= Record excerpts =
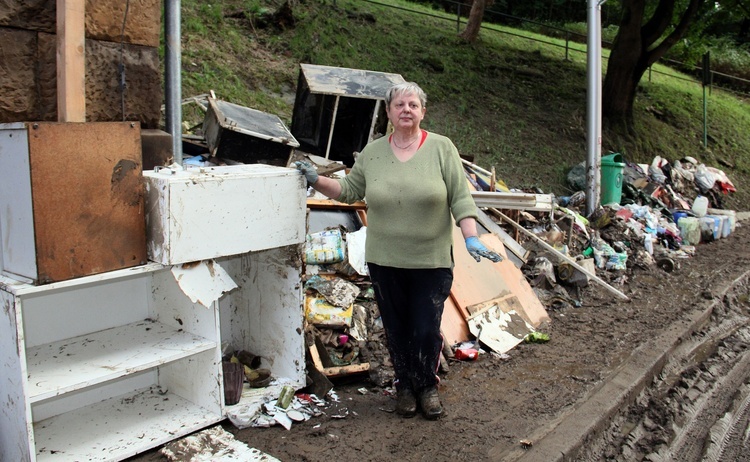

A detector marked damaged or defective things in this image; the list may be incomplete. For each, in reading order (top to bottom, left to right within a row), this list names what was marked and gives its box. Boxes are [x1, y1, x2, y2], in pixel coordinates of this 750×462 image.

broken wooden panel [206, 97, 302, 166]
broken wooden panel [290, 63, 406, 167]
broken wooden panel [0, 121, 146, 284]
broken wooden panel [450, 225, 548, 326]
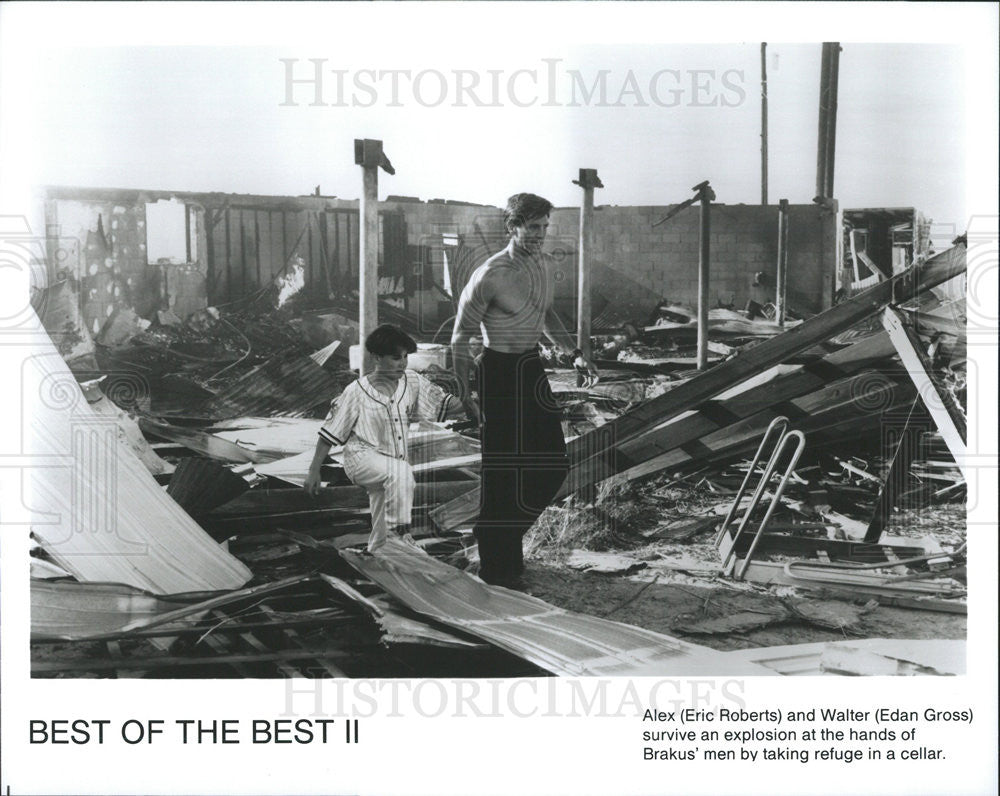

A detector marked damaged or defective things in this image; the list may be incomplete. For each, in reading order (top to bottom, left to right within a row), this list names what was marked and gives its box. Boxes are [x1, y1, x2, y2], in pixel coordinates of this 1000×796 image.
...
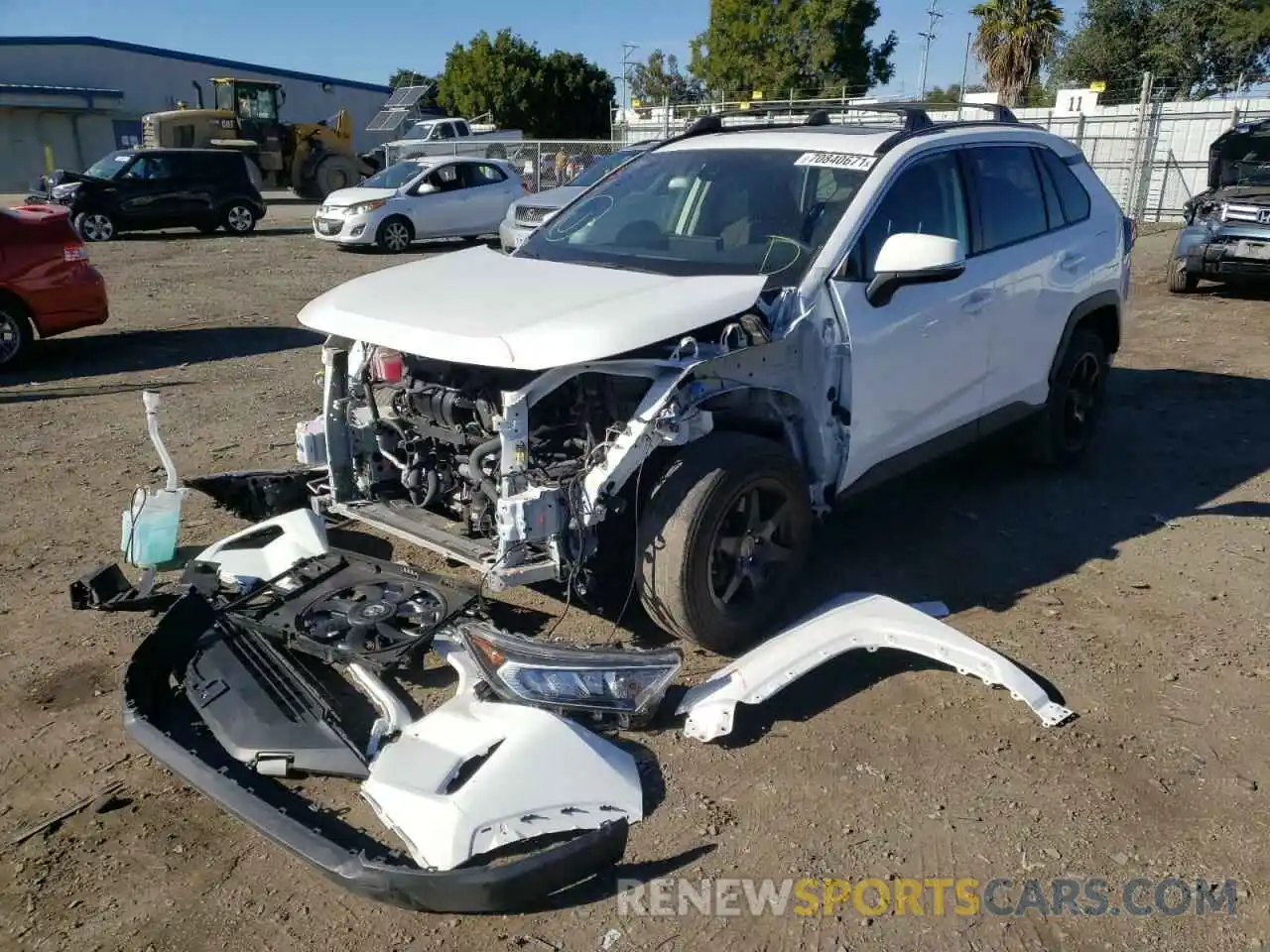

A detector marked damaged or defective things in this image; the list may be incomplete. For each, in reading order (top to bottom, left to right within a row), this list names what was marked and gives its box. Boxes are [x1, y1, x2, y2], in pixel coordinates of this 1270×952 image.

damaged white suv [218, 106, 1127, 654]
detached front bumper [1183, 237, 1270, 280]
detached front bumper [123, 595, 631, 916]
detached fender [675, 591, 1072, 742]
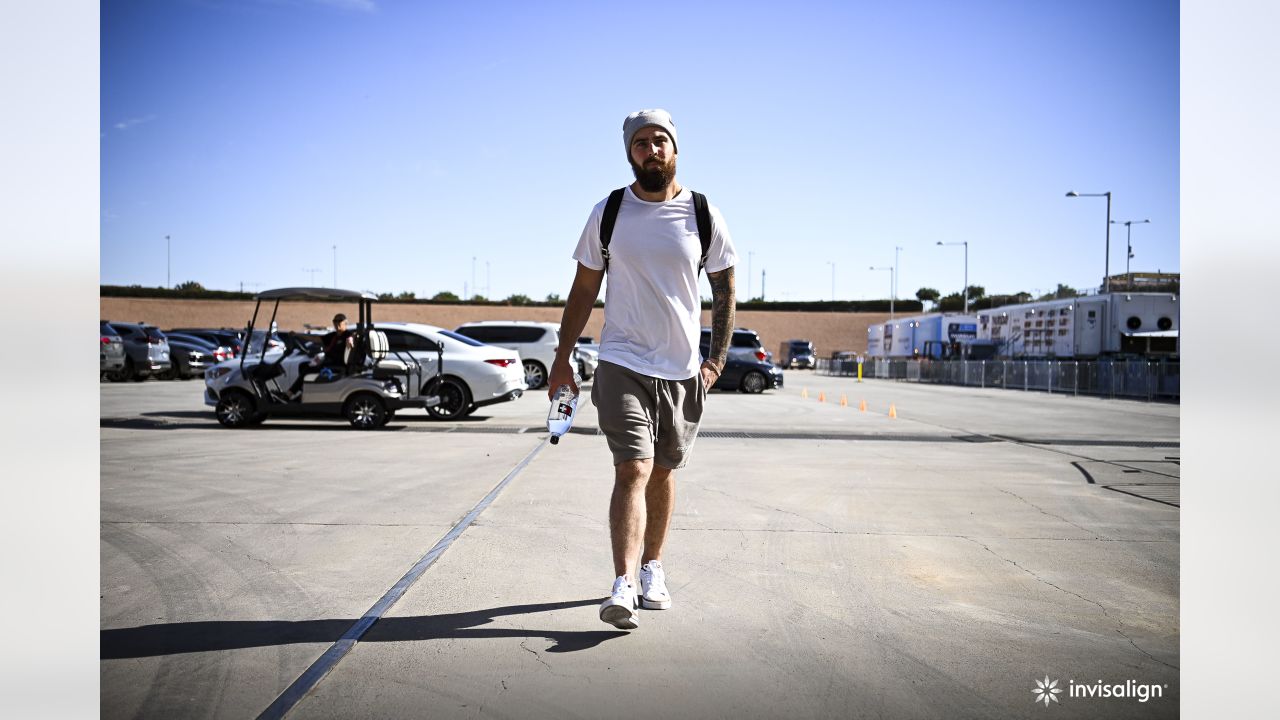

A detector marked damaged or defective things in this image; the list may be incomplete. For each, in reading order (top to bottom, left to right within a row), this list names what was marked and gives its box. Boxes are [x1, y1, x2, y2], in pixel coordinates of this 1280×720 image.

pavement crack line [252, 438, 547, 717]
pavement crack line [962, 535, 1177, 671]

= Job =
Copy verbatim the lines of the records from the line with "this 750×462 image." to the line with "broken wooden panel [450, 225, 548, 326]", both included.

= Result of this task =
A detector marked damaged or defective things in this image; the list may be incomplete. For each, in reading order (top to bottom, left to right within a row), this list names what was marked and gives its box. Boxes are [x1, y1, x2, y2], in pixel coordinates of this 750×462 image.

broken wooden panel [206, 97, 302, 166]
broken wooden panel [290, 63, 406, 167]
broken wooden panel [0, 121, 146, 284]
broken wooden panel [450, 225, 548, 326]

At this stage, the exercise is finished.